Described replacing the second decoding result of the target speech frame with the first decoding result of the language type corresponding to the target speech frame, including:

From the second decoding result of the target speech frame, determine the replaced result; wherein, the replaced result coincides with the time boundary of the first decoding result of the language type corresponding to the target speech frame;

The replaced result is replaced with the first decoding result of the language type corresponding to the target speech frame.

5. The method according to claim 1, wherein the decoding network comprises: a general decoding network and a specialized decoding network; wherein, the general decoding network comprises: a language model trained according to general text corpus ; The professional decoding network includes: a language model obtained by training the text corpus in the preset field;

The voice frame is decoded according to the general decoding network and the professional decoding network respectively, so as to obtain the first score of the voice frame corresponding to the general decoding network, and the voice frame corresponding to the professional decoding network. second score;

A decoding result with a higher score among the first score and the second score is used as the first decoding result of the speech frame.
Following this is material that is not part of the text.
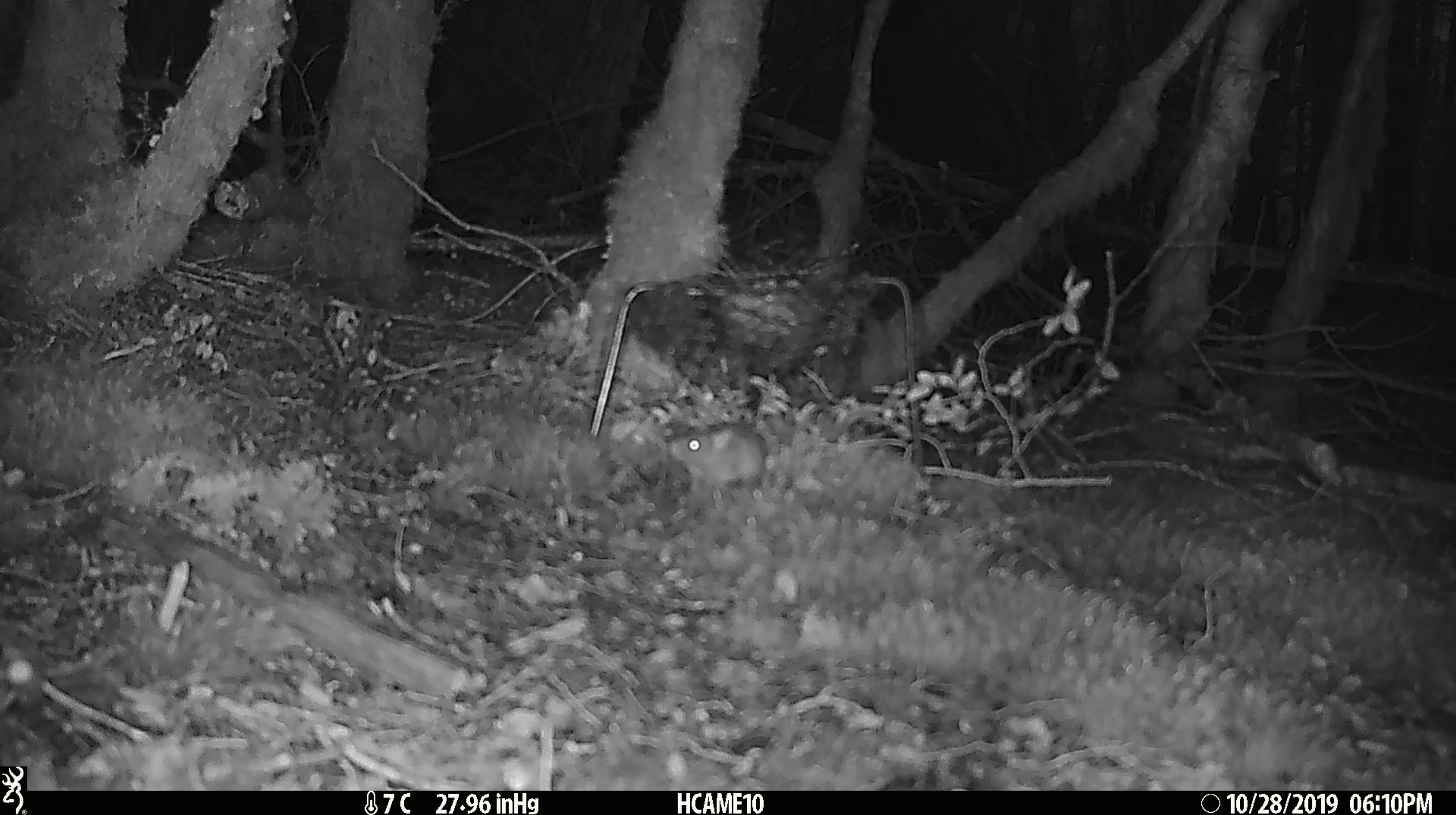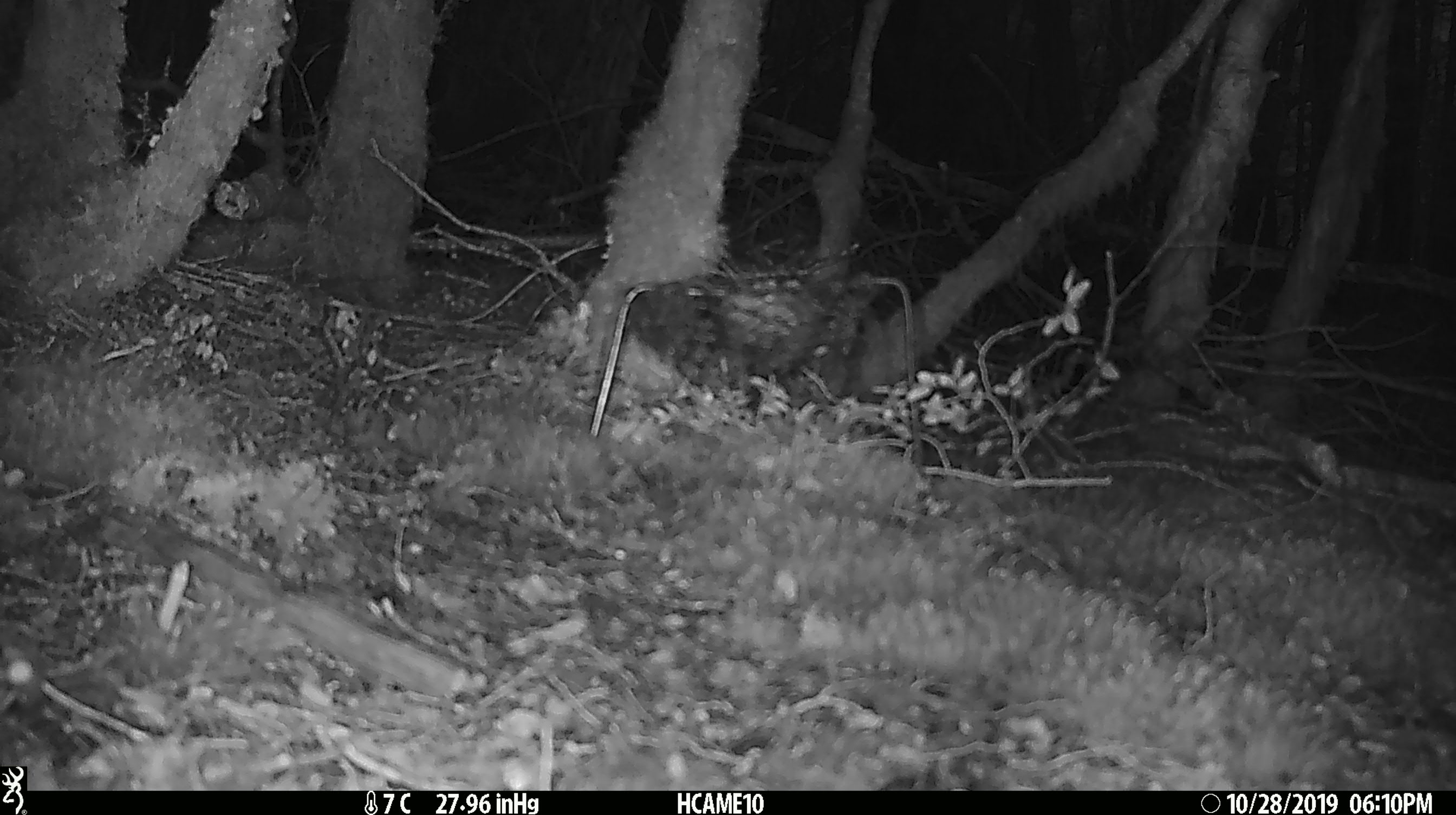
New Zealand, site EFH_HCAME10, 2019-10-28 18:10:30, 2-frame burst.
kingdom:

6. The method according to claim 1, wherein the training step of the multilingual acoustic model comprises:

According to the collected acoustic data of at least two language types, respectively train the monolingual acoustic model corresponding to each language type;

According to the single-language acoustic model, state labeling is performed on the acoustic data of the at least two language types respectively, wherein there is a corresponding relationship between the states and the language types;

A multilingual acoustic model is trained according to a dataset consisting of annotated acoustic data of at least two language types.

7. The method according to any one of claims 1 to 6, wherein each of the acoustic data of the at least two language types corresponds to at least two language types; or, the at least two languages Each of the types of acoustic data corresponds to a language type.
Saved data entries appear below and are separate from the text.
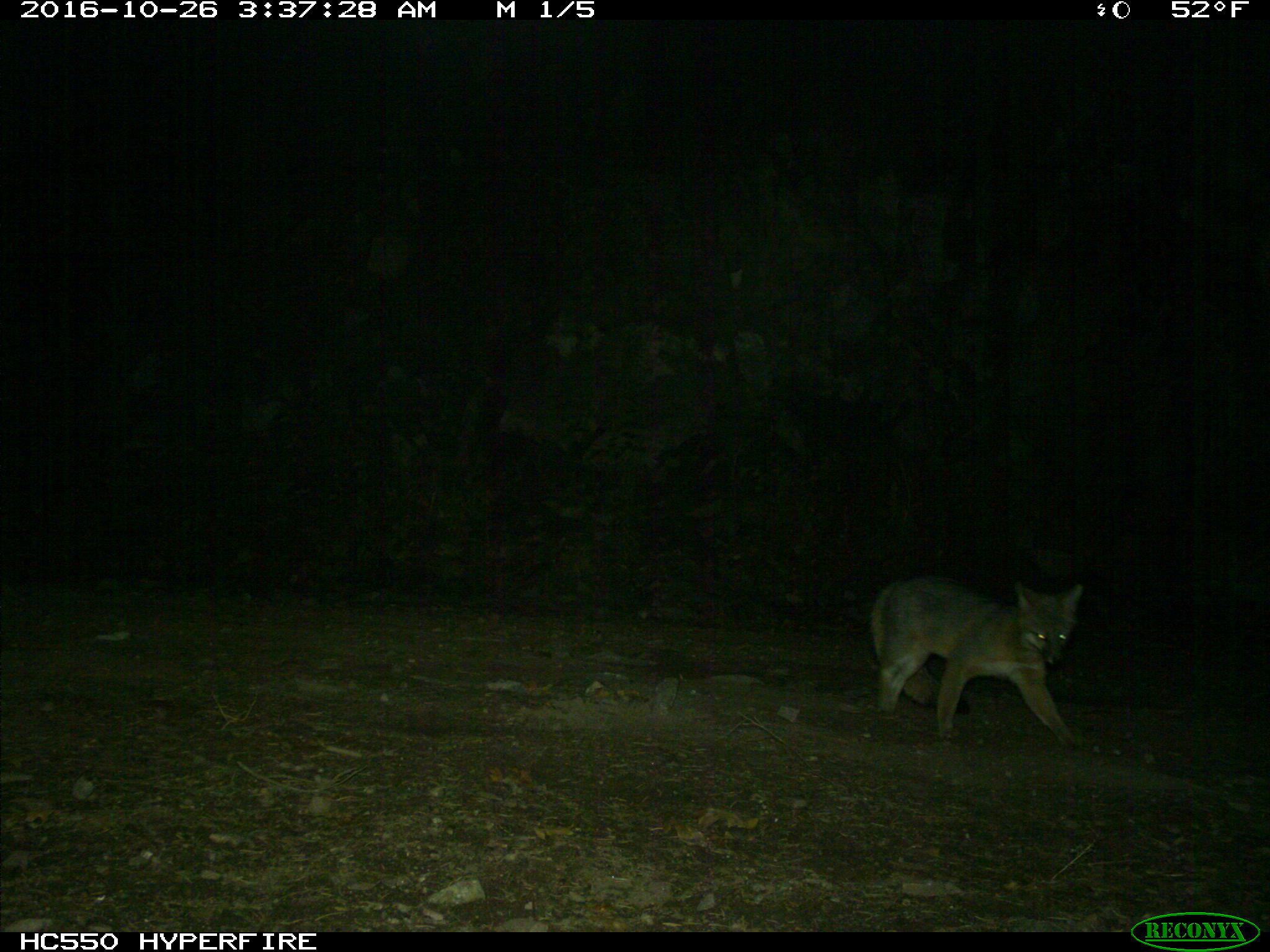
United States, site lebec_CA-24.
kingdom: Animalia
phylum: Chordata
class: Mammalia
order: Carnivora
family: Canidae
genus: Urocyon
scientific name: Urocyon cinereoargenteus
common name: gray fox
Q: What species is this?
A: Urocyon cinereoargenteus (gray fox).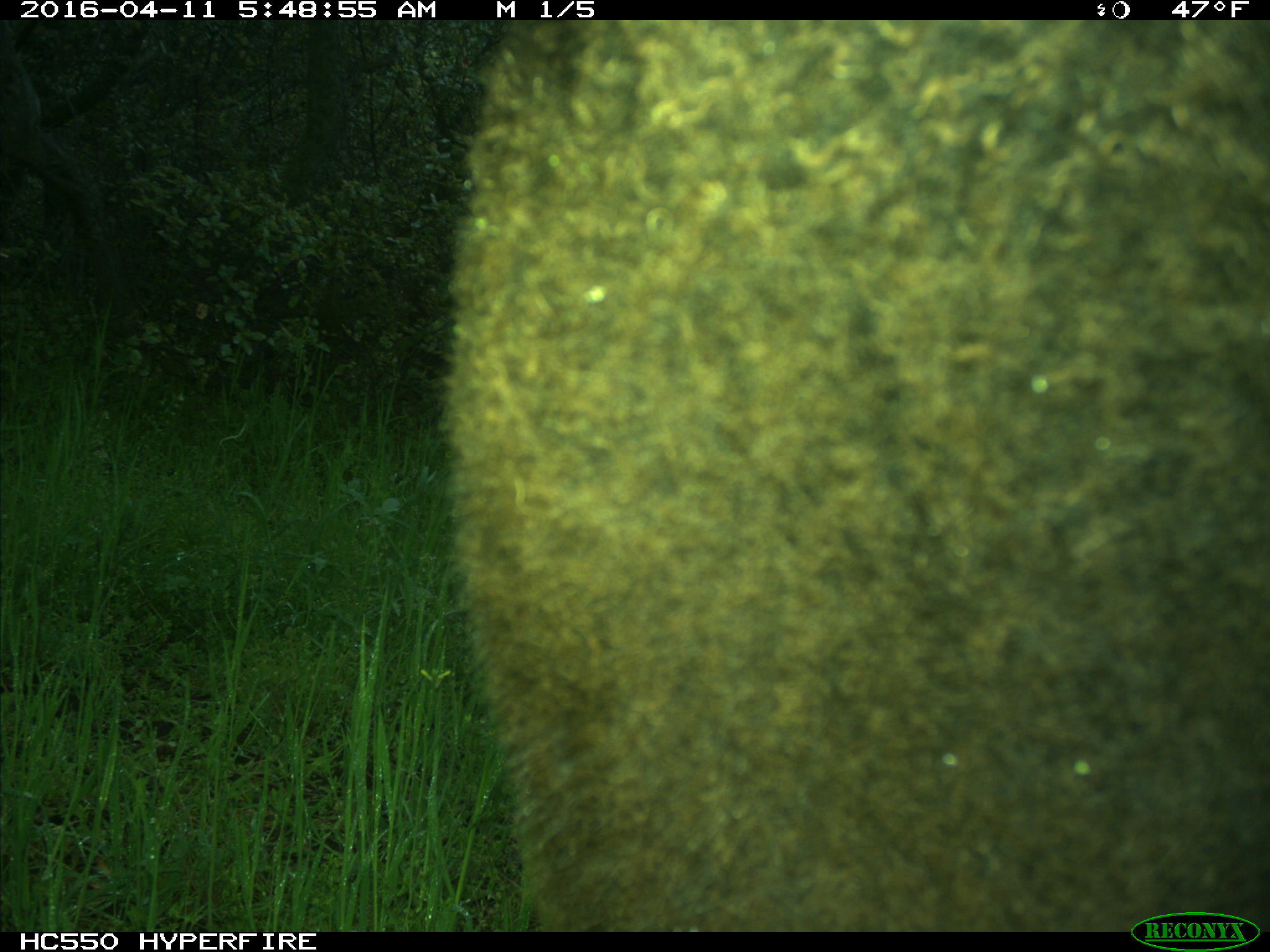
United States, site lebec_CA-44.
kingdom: Animalia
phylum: Chordata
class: Mammalia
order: Artiodactyla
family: Bovidae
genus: Bos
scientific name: Bos taurus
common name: domestic cow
8. A data processing device, wherein the device comprises:

a type determination module, used for determining the language type of the speech frame in the speech information according to the multilingual acoustic model; wherein, the multilingual acoustic model is obtained by training according to the acoustic data of at least two language types;

a first decoding module, configured to decode the speech frame according to a decoding network corresponding to the language type of the speech frame to obtain a first decoding result of the speech frame;

A result determination module, configured to determine a recognition result corresponding to the voice information according to the first decoding result.

9. An apparatus for data processing, comprising a memory and one or more programs, wherein the one or more programs are stored in the memory and configured to be executed by one or more processors The one or more programs include instructions for:

10. A machine-readable medium having stored thereon instructions which, when executed by one or more processors, cause an apparatus to perform a data processing method as claimed in one or more of claims 1 to 7.